_ЗАДАНИЕ 1_
Перепишите из фрагмента о церковных правилах отрывок от «По всей вероятности» до «блюдя церковную пользу.».
_ЗАДАНИЕ 2_
Что запрещает 45 апостольское правило согласно фрагменту о церковных правилах?
_ЗАДАНИЕ 3_
Как во фрагменте о церковных правилах объясняется появление правил, запрещающих молиться с еретиками и отщепенцами?

_ФРАГМЕНТ ТЕКСТА_
↓

Доц.архимандрит Тихон Агриков - Пастырское богословие, т.3
Таковы, например, правила 45 апостольское и 33 Лаодикийского Собора. Первое запрещает под угрозой отлучения епископам, пресвитерам и диаконам молиться с еретиками, а второе — с отщепенцем. Если сравнить эти правила с молитвой Соломона при освящении храма, то можно подумать, что ветхозаветный праведник Соломон был более проникнут духом религиозной терпимости и любви, чем составители этих правил. Соломон тогда молился: «Если и иноплеменник, который не от Твоего народа Израиля, придет из земли далекой ради имени Твоего, ибо и они услышат о Твоем имени великом, и о Твоей руке сильной, и о Твоей мышце простертой, — и прийдет он, и помолится у храма сего: услышь с неба, с места обитания Твоего и сделай все, о чем будет взывать к Тебе иноплеменник, чтобы все народы земли знали имя Твое…» (2 Цар. 8, 41–43).
По всей вероятности подобные правила имели в виду оградить православных как от еретической лжи, так и от индеферентизма в отношении веры и Православной Церкви. Ясно, что составители указанных правил рассуждали тут не принципиально, а приспособительно к данным условиям времени, к данной обстановке, блюдя церковную пользу.

↑

_ИССЛЕДУЕМЫЕ ДАННЫЕ_
↓

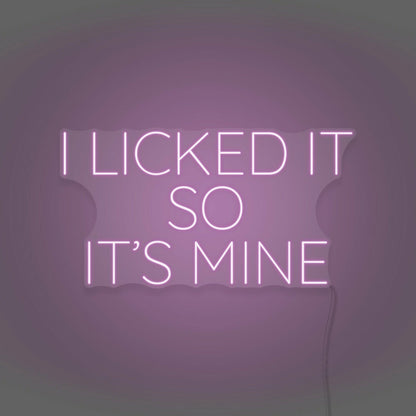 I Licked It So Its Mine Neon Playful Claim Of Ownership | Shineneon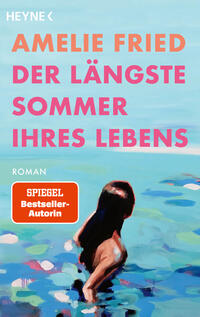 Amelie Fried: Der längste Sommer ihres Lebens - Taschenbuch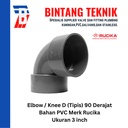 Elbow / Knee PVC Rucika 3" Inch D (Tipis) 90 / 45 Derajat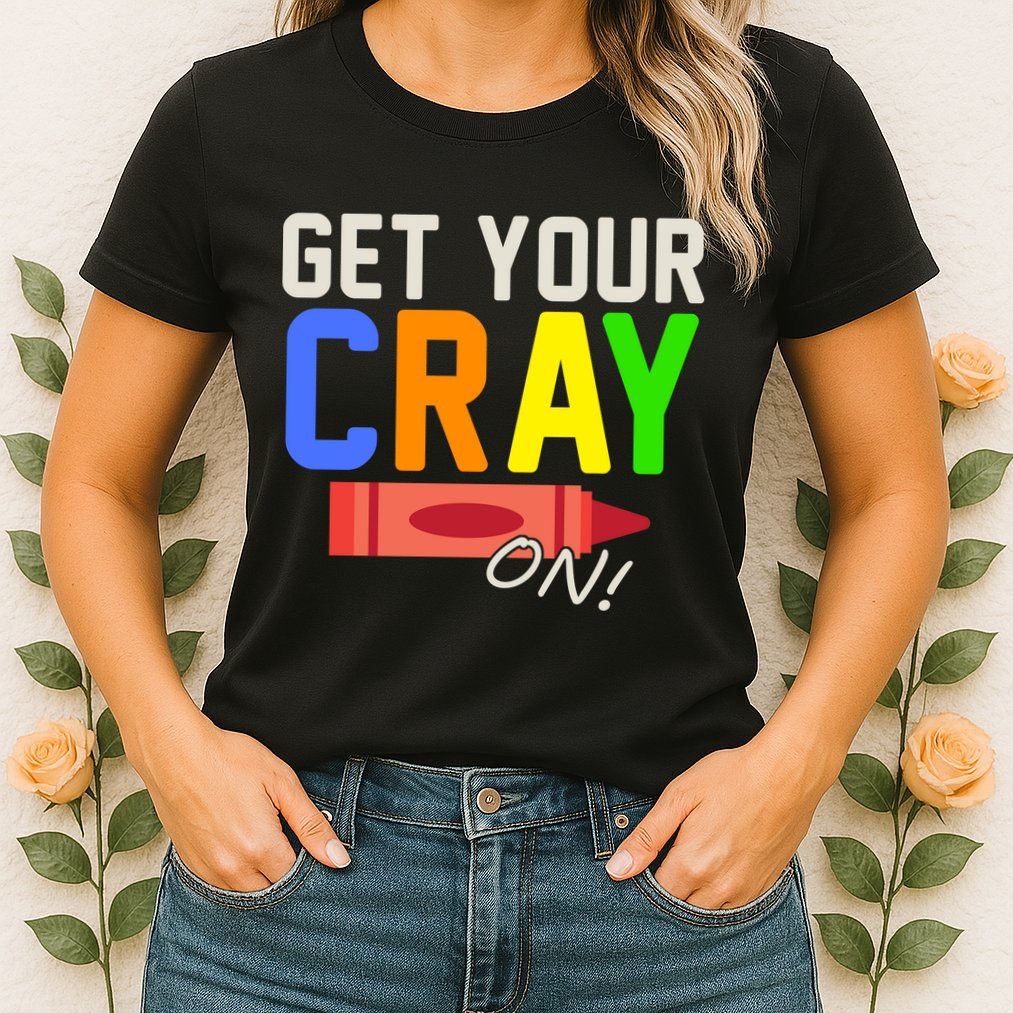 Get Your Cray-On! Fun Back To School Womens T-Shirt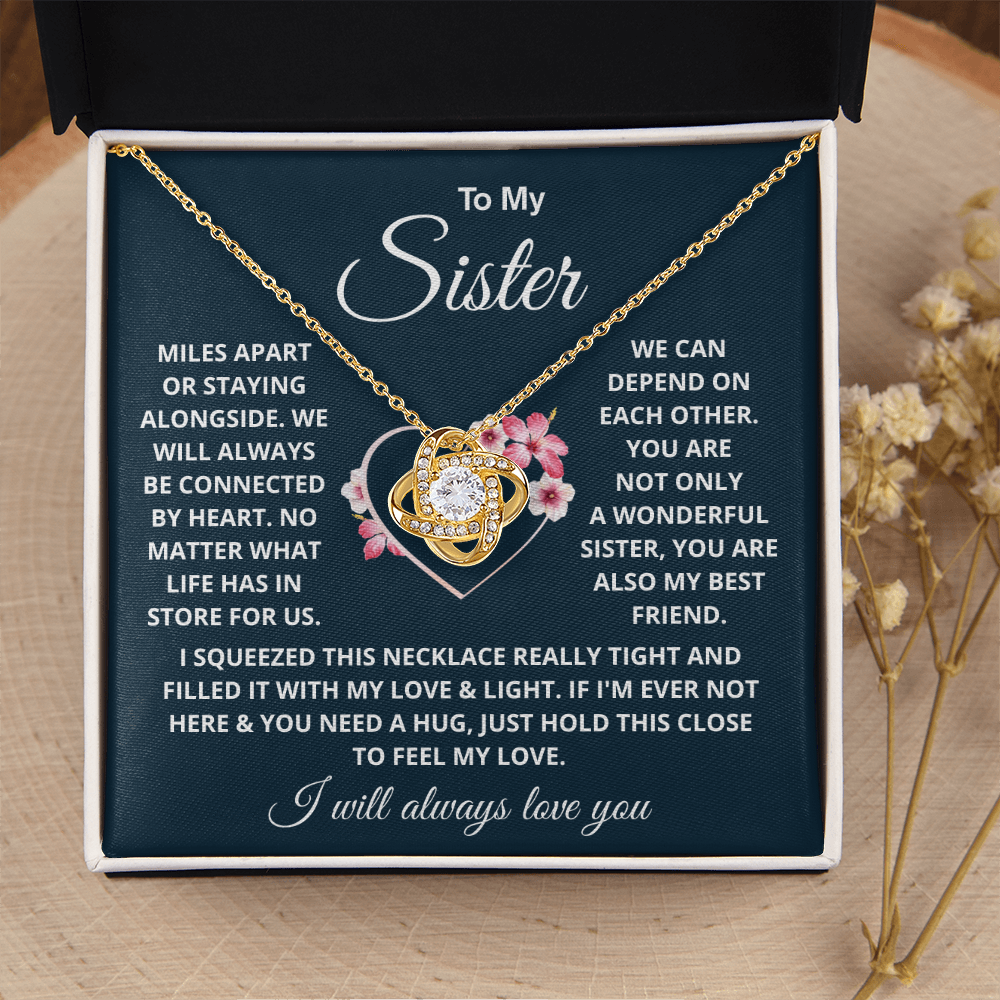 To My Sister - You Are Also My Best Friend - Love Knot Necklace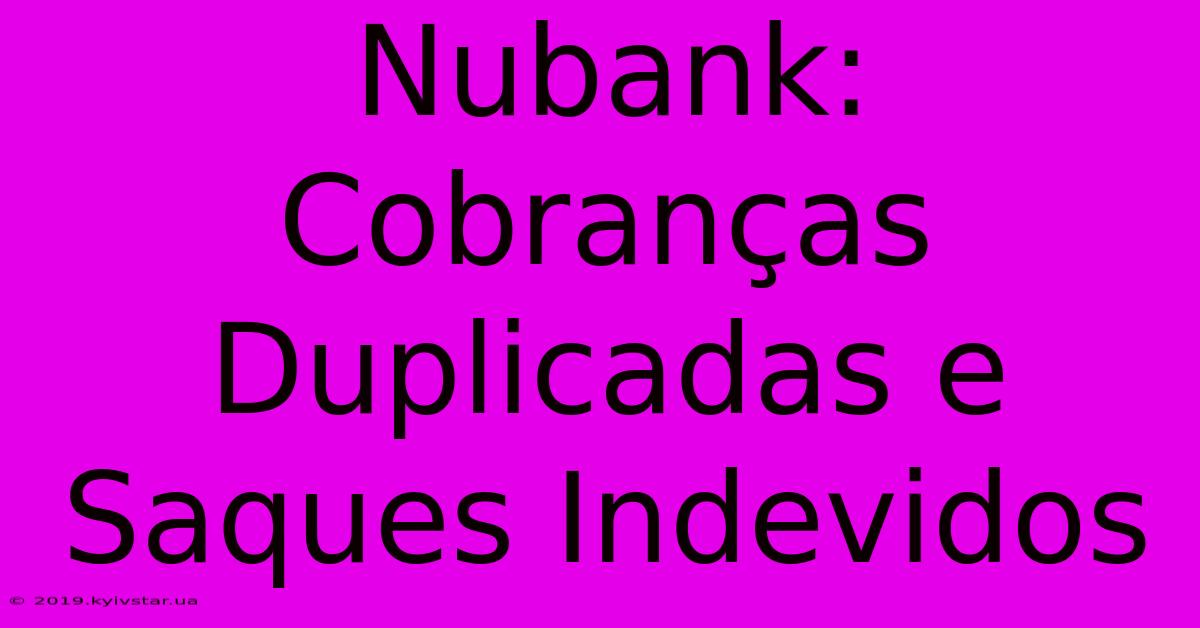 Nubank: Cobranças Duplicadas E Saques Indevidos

↑

_РЕЗУЛЬТАТ 1_
По всей вероятности подобные правила имели в виду оградить православных как от еретической лжи, так и от индеферентизма в отношении веры и Православной Церкви. Ясно, что составители указанных правил рассуждали тут не принципиально, а приспособительно к данным условиям времени, к данной обстановке, блюдя церковную пользу.

_РЕЗУЛЬТАТ 2_
Оно запрещает епископам, пресвитерам и диаконам молиться с еретиками под угрозой отлучения.

_РЕЗУЛЬТАТ 3_
По всей вероятности, такие правила должны были оградить православных от еретической лжи и от равнодушия к вере и Православной Церкви. Их составители рассуждали не принципиально, а приспособительно к условиям своего времени, блюдя церковную пользу.